It seems that loneliness hurts
worse after it's been gone from your life for awhile.
I doubt that it is worse, but it
feels worse.
There I was, twelve years into my
loneliness but was quite content. I spent my days working, smiling
and laughing. Very seldom did I actually feel alone. Then I allowed
someone into my life who filled a lot of time with talking, sharing
and laughing. Even deep thoughts were discussed. Dreams were
discussed.
Now that didn't work out and the
dread of feeling lonely has come back into my life to haunt me.
What's interesting though is that
I never realized many of the ways it affected me.
It's tough to write a blog. Well
tough in the sense that I don't want to share hurt. After all I'm a
guy. We are not supposed to have feelings... Uh hu, BS.
So I'm spending most of my time
finding all kinds of work that needs done. I figure that anything
that keeps me busy, keeps my mind occupied and busy. Then if I get
tired enough I can't waste time rehashing things in my mind and just
fall asleep when I go to bed. Hey, what can I say? It's working.
I'm picking one bigger project and
several smaller projects to do each day. Something that needs done
and makes my life better.
I've also decided to find at least
one beautiful and soothing thing about each day.
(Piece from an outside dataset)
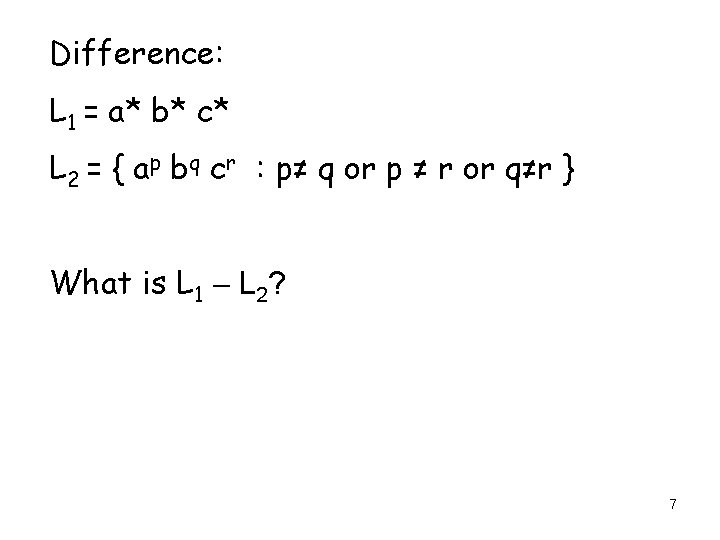 Difference: L 1 = a* b* c* L 2 = { ap bq cr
Find at least one thing each day
that I smiled about. That's a bit tough when your hurting, but it's
getting easier quicker that I suspected.
Another decision is to stay away
from negativity and negative people.
If someone wants to commiserate
and wants to start placing blame or bad mouthing in any way, I don't
need that and will just shut down and walk away. After all how can
you get past something when you refuse to let it go... I also had to
walk away and quit talking to my son for a bit. He was in a sour mood
and was being really negative. I need and want positive!
If I do find myself thinking bad
thoughts about myself or the situation, I drop them like a hot rock
and give myself a bit of heck for doing so. I'm refusing to let my
mind go where I don't want it to go.
When I came up with this plan on
Friday afternoon, I had originally given myself until August first. I
figured that would make one month of mourning over what could have
been but was decided against by someone else. Then I'd set my plan
into action.
Strange thing is that over the
weekend I feel I've made fantastic headway at healing!
I've been smiling even when I
don't really want to. Even laughed a few times.
I simply can't believe it's
working as well as it is...
There are still some moments when
I catch myself grieving, but I'm getting past them quickly and then
the smiles return. Not the huge smiles I like, more like little
smirks. But hey, they count too!
I'm curious to see just how well
this keeps working. Who knows. Maybe I have an outline that could
help others!
After all when anything in life
happens we need to learn from it and then use what we learn to try
and help others.
So to heck with the bad feelings
and on to the healing. Life is way to short to spend more time crying
when I could be smiling and laughing.
Besides I'm getting a little to
old to waste time feeling bad. I want the final chapter of my life to
be a happy one. That is why I attempted to find someone to share it
with. So hopefully it's back to the smiles and who knows, maybe
someone else will want to share what I have and my life.
If not I do know that I was happy
before and can be again!!!
I want to spend my time left
having a great time in the playground!